A Texas federal judge first dismissed the lawsuit in 2011, finding that the plan's trust agreement mandated that company stock be an option, but allowed the plaintiffs leave to file an amended complaint. In 2012, U.S. District Judge David C. Godbey permanently tossed the plaintiffs’ amended complaint for failure to state a claim, after which the plaintiffs appealed.
But a three-judge panel for the Fifth Circuit on Tuesday sided with the district court, finding that lead plaintiff Randy Kopp had failed to state a claim for the various breaches of fiduciary duty.
“Kopp’s allegation that the Idearc defendants had a duty, based on their knowledge of inside information, not only to cease permitting investments in Idearc stock, but also to divest Idearc stock is untenable under securities laws,” U.S. Circuit Judge Emilio M. Garza wrote in the published opinion. “A duty to divest employer stock, arising from knowledge of inside information, might amount to a duty to violate securities laws.”

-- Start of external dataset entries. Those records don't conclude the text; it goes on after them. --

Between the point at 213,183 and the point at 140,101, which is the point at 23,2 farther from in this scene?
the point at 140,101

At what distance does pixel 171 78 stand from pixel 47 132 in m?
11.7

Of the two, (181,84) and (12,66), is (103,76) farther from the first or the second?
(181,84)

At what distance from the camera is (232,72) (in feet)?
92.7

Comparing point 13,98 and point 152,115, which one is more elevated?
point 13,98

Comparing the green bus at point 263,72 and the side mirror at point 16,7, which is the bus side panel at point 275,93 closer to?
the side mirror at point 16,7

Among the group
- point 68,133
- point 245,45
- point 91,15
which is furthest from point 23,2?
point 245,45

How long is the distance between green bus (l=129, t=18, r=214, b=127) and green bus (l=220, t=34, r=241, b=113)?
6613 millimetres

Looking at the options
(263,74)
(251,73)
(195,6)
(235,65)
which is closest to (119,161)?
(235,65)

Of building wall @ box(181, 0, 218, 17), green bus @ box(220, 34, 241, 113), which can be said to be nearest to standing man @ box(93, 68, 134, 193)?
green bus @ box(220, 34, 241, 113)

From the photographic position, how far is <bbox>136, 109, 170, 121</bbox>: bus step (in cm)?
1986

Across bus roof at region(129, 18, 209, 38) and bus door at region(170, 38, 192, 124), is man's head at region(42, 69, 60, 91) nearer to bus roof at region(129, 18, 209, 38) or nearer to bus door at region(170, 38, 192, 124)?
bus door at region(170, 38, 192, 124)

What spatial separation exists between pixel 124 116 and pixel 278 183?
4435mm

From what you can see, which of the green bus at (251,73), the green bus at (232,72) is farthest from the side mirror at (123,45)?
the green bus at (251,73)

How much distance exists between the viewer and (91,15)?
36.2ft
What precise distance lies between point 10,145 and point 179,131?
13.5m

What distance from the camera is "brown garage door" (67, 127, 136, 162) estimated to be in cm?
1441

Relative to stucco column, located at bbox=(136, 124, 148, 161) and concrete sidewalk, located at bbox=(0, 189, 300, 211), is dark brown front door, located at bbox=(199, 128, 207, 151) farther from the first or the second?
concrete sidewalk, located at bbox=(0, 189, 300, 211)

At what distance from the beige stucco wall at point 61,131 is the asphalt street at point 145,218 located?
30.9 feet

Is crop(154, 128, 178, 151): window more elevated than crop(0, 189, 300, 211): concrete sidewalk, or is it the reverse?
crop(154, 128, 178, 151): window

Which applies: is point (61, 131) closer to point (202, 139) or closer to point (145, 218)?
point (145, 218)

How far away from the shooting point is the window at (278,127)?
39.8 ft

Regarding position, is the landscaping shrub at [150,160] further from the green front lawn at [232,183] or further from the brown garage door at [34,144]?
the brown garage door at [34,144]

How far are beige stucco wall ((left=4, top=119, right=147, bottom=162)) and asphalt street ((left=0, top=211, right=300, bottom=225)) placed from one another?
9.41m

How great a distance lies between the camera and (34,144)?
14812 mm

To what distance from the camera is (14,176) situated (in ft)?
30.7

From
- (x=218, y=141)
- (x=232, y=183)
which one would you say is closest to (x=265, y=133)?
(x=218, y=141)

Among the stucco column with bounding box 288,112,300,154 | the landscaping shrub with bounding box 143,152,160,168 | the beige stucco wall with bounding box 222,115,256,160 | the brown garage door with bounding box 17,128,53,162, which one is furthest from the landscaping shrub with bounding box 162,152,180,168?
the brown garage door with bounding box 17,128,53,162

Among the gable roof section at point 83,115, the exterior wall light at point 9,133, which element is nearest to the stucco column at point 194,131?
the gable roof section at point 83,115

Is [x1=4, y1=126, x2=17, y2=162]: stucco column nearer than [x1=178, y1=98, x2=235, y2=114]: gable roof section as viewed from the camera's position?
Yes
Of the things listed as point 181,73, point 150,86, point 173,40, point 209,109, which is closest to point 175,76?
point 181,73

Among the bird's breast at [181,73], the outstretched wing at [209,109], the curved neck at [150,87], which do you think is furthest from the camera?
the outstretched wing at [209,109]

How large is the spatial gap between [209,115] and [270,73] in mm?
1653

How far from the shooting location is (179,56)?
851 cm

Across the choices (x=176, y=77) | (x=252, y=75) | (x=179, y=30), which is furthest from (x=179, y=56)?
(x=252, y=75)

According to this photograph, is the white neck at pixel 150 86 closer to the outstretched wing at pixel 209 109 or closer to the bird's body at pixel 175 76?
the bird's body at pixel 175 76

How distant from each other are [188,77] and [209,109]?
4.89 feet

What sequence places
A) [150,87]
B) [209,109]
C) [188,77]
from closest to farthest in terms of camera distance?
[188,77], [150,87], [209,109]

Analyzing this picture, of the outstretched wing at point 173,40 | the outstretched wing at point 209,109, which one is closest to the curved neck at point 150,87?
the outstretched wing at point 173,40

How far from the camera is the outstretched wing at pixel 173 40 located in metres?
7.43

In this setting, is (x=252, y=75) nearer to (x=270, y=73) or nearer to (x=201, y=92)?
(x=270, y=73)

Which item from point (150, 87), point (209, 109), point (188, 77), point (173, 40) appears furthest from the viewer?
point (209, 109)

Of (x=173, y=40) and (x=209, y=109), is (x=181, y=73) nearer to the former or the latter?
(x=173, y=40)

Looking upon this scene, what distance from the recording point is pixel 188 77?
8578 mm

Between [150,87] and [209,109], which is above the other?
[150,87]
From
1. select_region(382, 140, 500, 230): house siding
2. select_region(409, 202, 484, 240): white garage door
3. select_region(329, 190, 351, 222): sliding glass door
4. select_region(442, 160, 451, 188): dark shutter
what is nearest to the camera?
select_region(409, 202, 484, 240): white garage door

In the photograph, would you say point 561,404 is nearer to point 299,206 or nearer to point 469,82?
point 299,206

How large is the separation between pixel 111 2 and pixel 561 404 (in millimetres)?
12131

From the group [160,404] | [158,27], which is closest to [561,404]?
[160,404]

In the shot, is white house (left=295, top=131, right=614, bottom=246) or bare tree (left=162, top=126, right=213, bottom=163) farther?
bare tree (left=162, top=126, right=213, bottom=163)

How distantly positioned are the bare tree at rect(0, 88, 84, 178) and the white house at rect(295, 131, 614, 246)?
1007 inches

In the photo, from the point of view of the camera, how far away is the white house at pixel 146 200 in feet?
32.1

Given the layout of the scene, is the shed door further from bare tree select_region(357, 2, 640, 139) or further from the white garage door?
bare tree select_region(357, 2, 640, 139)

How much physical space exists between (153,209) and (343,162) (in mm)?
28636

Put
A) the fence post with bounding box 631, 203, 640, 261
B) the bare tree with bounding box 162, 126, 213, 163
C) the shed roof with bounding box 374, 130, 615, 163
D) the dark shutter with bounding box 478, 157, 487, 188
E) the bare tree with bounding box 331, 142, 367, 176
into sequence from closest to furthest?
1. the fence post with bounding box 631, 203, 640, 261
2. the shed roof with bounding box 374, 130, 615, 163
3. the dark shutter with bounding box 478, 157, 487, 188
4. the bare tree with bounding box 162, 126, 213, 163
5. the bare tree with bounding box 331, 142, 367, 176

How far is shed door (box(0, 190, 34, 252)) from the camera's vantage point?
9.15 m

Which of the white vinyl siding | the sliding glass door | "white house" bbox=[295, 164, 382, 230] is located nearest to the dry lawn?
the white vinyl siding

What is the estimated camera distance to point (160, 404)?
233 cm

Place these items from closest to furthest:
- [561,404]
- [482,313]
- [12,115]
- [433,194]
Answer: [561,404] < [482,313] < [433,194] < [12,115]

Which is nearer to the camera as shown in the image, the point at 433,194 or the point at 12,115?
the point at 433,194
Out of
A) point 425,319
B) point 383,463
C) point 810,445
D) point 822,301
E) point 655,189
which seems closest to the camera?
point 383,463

Retirement plan participants filed suit in 2009, accusing the officers of the Yellow Pages publisher of offering company stock as a viable investment option while using misleading statements about the company's fiscal health in plan descriptions.
The plan participants sought to pursue ERISA claims against Idearc officers including CEO Scott W. Klein, board chairman John J. Mueller and Chief Financial Officer Samuel D. Jones.

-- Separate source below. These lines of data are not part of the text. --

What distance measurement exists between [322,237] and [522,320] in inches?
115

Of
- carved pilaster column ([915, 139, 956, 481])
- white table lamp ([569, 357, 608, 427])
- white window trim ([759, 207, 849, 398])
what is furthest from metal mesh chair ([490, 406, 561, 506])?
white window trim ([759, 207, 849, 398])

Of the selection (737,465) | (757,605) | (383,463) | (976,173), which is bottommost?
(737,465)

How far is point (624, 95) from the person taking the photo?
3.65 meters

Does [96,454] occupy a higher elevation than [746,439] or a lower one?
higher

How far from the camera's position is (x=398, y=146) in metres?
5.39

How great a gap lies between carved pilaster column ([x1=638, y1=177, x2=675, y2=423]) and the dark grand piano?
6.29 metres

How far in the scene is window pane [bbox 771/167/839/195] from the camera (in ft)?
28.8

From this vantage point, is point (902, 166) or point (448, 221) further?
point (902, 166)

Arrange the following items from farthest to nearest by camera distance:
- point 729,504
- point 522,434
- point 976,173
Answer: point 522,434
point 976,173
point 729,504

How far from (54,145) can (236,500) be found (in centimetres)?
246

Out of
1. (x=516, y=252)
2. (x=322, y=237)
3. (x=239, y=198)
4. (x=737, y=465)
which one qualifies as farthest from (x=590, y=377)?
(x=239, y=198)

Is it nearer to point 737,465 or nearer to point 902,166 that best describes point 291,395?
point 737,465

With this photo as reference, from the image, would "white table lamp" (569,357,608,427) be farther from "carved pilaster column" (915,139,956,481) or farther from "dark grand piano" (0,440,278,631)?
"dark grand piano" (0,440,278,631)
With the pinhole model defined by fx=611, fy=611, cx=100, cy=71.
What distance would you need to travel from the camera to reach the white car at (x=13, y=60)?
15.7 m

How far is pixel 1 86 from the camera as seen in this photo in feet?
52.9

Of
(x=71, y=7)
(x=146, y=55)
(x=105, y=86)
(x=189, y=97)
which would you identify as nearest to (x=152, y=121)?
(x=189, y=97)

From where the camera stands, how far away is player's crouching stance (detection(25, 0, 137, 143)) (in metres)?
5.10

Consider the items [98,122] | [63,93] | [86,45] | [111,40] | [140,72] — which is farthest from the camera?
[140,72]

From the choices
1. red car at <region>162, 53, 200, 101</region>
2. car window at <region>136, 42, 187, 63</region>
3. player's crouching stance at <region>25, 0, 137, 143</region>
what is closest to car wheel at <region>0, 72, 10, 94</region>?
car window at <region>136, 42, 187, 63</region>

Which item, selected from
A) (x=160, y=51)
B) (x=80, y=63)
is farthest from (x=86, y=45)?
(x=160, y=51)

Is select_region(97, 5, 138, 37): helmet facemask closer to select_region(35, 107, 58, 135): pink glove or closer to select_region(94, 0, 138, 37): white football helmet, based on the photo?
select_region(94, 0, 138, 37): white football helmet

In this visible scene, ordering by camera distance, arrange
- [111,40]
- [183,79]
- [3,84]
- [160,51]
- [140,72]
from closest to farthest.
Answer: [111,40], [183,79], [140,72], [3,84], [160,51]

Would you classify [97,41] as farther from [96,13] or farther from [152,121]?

The two retirement plan members who filed the suit said millions of dollars had been lost from investments in Idearc stock as the company faced dwindling revenues and debt that eventually led to bankruptcy in March 2009.
In March 2011, Judge Godbey dismissed the claims without prejudice, saying the company didn't have to stop offering Idearc stock as an investment option while it approached bankruptcy. One year later, Judge Godbey dismissed the complaint permanently, holding that three causes of action failed to state a claim and that the remainder were considered derivative and should be dismissed because of a failure to allege any underlying breach of fiduciary duty.

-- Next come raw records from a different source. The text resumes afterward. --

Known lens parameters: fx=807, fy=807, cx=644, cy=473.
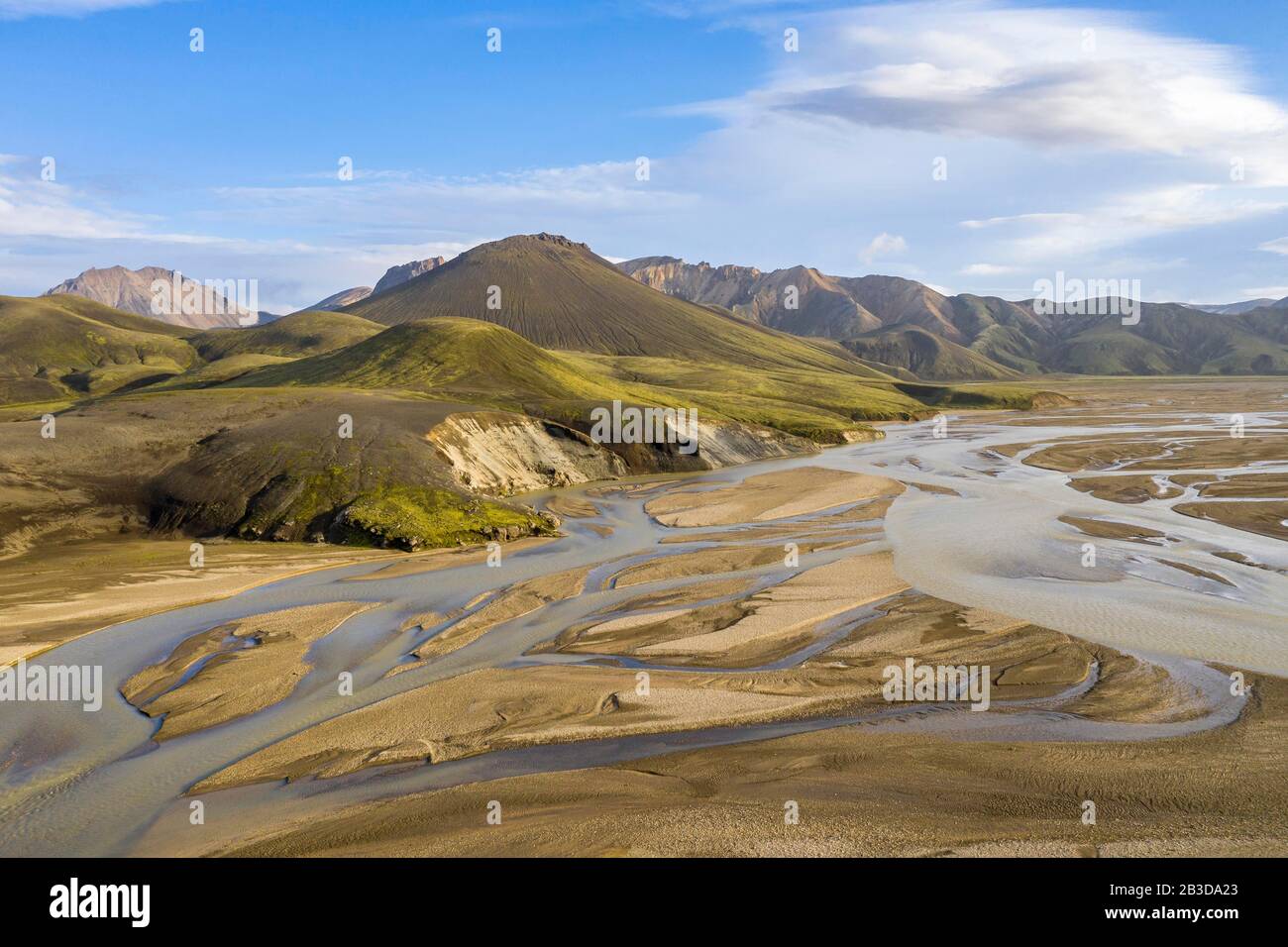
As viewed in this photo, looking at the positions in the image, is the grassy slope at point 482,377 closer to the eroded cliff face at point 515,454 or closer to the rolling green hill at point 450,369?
the rolling green hill at point 450,369

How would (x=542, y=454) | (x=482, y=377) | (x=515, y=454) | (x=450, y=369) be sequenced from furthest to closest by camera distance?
1. (x=450, y=369)
2. (x=482, y=377)
3. (x=542, y=454)
4. (x=515, y=454)

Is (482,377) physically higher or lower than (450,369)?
lower

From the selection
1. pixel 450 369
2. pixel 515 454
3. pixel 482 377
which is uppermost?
pixel 450 369

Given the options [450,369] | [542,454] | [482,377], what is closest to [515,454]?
[542,454]

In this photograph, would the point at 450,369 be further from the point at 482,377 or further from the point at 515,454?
the point at 515,454

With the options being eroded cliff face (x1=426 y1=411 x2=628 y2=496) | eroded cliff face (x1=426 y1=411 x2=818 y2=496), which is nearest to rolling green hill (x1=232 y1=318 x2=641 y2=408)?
eroded cliff face (x1=426 y1=411 x2=628 y2=496)

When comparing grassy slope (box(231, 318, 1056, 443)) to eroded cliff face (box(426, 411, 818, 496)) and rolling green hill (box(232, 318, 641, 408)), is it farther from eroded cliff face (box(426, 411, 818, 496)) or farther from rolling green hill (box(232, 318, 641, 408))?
eroded cliff face (box(426, 411, 818, 496))

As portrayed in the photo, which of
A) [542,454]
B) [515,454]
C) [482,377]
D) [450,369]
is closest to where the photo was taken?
[515,454]

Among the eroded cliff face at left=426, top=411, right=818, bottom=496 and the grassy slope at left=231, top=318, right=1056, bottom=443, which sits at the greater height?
the grassy slope at left=231, top=318, right=1056, bottom=443

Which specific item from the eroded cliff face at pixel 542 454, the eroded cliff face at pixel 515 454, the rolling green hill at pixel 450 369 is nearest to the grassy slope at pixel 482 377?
the rolling green hill at pixel 450 369
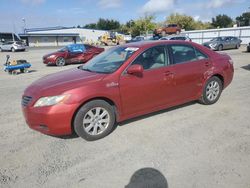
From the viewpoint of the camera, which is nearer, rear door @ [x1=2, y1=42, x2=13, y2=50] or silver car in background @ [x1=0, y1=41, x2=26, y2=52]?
silver car in background @ [x1=0, y1=41, x2=26, y2=52]

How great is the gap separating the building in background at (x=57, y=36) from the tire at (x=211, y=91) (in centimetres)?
5693

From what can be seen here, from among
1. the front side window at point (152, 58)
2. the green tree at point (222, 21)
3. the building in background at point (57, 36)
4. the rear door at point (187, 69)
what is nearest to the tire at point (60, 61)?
the rear door at point (187, 69)

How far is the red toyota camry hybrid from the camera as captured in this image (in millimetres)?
3857

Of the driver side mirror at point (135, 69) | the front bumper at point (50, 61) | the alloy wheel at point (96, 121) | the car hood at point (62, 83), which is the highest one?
the driver side mirror at point (135, 69)

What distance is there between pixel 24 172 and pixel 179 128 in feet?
8.88

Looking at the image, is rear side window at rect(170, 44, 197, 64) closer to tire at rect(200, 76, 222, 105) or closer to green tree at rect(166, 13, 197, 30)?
tire at rect(200, 76, 222, 105)

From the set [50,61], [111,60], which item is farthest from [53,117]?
[50,61]

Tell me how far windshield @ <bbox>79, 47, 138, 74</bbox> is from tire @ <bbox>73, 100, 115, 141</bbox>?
2.22ft

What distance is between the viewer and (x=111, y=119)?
425 centimetres

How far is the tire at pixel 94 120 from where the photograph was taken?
396cm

The Fifth Circuit affirmed that decision Tuesday.
The plan participants filed the suit against Idearc officers, several directors and an employee benefits committee in December 2009, nine months after Idearc filed for Chapter 11 bankruptcy amid a loss of advertising revenue from its base of small and local businesses that floundered in the recession. Idearc also listed more than $9 billion in debt, incurred during its spinoff from Verizon Communications Inc. in 2006.
James P. Gillespie of Kirkland & Ellis LLP, counsel to the defendants, told Law360 on Tuesday that the court had struck the right balance.
"The court's opinion correctly recognized the difficult circumstances where a company encounters difficulties of the recent severe economic downturn and struck an appropriate balance," Gillespie said.
A representative for Kopp didn't immediately respond to a request for comments.
U.S. Circuit Judges E. Grady Jolly, Emilio M. Garza and Priscilla Owen joined in the decision.
Kopp is represented by Thomas J. McKenna of Gainey McKenna & Egleston and by Roger F. Claxton.
Defendants are represented by Chris Landau, Jay P. Lefkowitz, David Scott Flugman, James Philip Gillespie and Andrew George Horne of Kirkland & Ellis LLP.
The case is Randy Kopp et al. v. Scott W. Klein et al., case number 12-10416, in the United States Court of Appeals for the Fifth Circuit.